**Exercise brief:**
Please arrange the listing below as a numbered list, with the blank lines omitted and the pictures left out.

--- Begin Supplied material ---

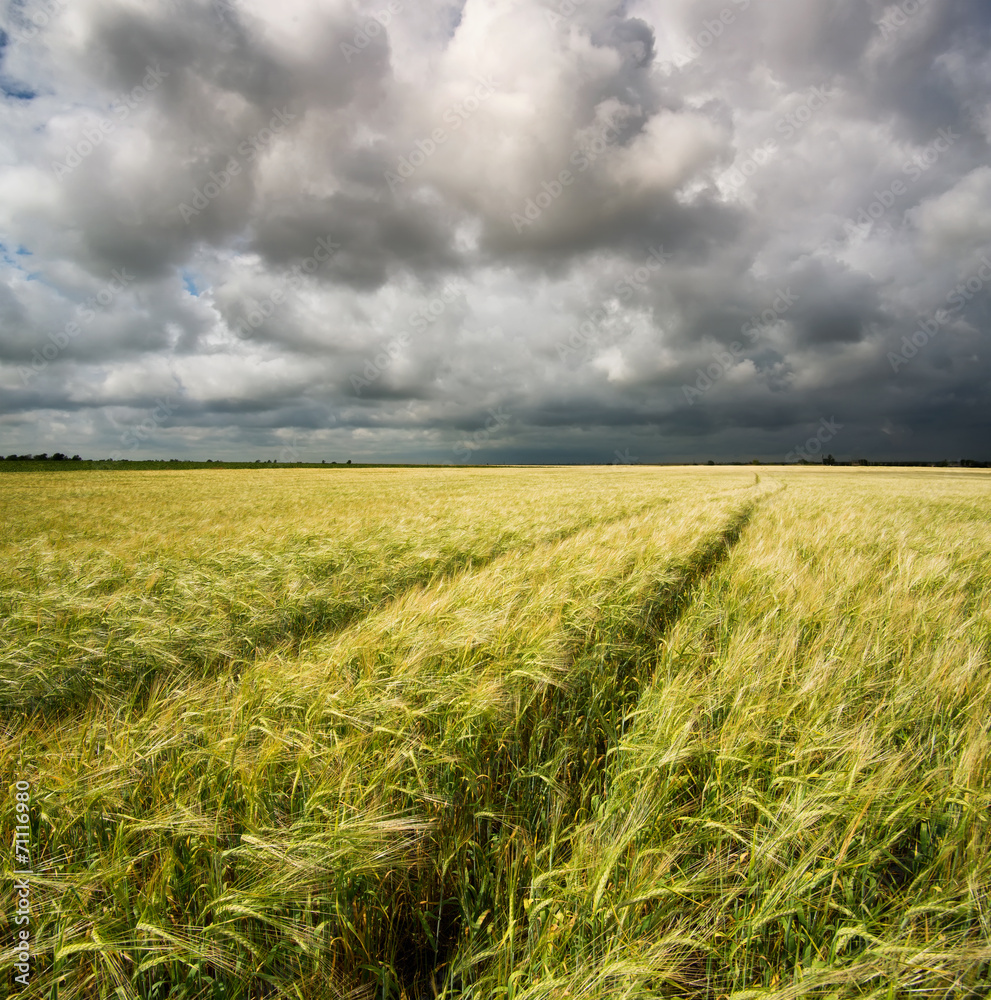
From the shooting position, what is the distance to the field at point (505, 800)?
1337 millimetres

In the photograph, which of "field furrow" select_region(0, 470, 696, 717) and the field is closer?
the field

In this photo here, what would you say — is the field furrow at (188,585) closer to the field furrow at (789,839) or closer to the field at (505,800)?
the field at (505,800)

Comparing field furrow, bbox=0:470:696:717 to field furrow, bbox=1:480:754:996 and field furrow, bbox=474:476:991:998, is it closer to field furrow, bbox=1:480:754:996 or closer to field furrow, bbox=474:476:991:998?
field furrow, bbox=1:480:754:996

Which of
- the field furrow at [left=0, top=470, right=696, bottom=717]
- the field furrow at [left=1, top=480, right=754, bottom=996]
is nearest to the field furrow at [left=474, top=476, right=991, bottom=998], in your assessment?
the field furrow at [left=1, top=480, right=754, bottom=996]

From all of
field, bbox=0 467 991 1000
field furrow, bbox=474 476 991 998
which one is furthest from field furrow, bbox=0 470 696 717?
field furrow, bbox=474 476 991 998

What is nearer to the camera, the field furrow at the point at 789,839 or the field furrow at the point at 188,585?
the field furrow at the point at 789,839

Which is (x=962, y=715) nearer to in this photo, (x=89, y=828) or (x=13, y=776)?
(x=89, y=828)

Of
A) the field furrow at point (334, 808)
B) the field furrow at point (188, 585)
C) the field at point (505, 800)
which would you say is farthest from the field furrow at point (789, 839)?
the field furrow at point (188, 585)

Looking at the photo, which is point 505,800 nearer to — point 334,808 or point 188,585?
point 334,808

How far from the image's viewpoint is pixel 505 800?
84.8 inches

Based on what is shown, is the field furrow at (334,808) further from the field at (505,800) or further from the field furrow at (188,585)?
the field furrow at (188,585)

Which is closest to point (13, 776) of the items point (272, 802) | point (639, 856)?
point (272, 802)

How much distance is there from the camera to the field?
134 cm

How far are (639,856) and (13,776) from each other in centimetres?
247
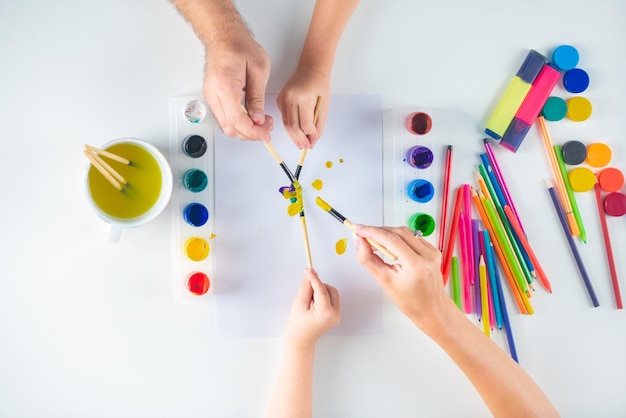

--- End Supplied material ---

**Written answer:**
1. From the shooting position, what is the distance to the field at point (505, 800)?
2. 1337 millimetres
3. In the photograph, which of "field furrow" select_region(0, 470, 696, 717) and the field is closer?
4. the field
5. In this photo here, what would you say — is the field furrow at (188,585) closer to the field furrow at (789,839) or closer to the field at (505,800)?
6. the field at (505,800)
7. Comparing field furrow, bbox=0:470:696:717 to field furrow, bbox=1:480:754:996 and field furrow, bbox=474:476:991:998, is it closer to field furrow, bbox=1:480:754:996 or closer to field furrow, bbox=474:476:991:998?
8. field furrow, bbox=1:480:754:996
9. Which of
10. - the field furrow at [left=0, top=470, right=696, bottom=717]
11. - the field furrow at [left=1, top=480, right=754, bottom=996]
12. is nearest to the field furrow at [left=474, top=476, right=991, bottom=998], in your assessment?
13. the field furrow at [left=1, top=480, right=754, bottom=996]
14. From all of
15. field, bbox=0 467 991 1000
16. field furrow, bbox=474 476 991 998
17. which one is furthest from field furrow, bbox=0 470 696 717?
18. field furrow, bbox=474 476 991 998
19. What is nearer to the camera, the field furrow at the point at 789,839 or the field furrow at the point at 188,585?
20. the field furrow at the point at 789,839
21. Which is (x=962, y=715) nearer to in this photo, (x=89, y=828) or (x=13, y=776)?
22. (x=89, y=828)
23. Of
24. A) the field furrow at point (334, 808)
25. B) the field furrow at point (188, 585)
26. C) the field at point (505, 800)
27. which would you say is farthest from the field furrow at point (789, 839)?
28. the field furrow at point (188, 585)
29. Looking at the photo, which is point 505,800 nearer to — point 334,808 or point 188,585?
30. point 334,808
31. How far from the image's viewpoint is pixel 505 800?
32. 84.8 inches
33. Based on what is shown, is the field furrow at (334,808) further from the field at (505,800) or further from the field furrow at (188,585)?
34. the field furrow at (188,585)
35. Which is closest to point (13, 776) of the items point (272, 802) | point (639, 856)?
36. point (272, 802)
37. How much distance is there from the camera to the field?
38. 134 cm
39. How far are (639,856) and (13,776) from each other in centimetres?
40. 247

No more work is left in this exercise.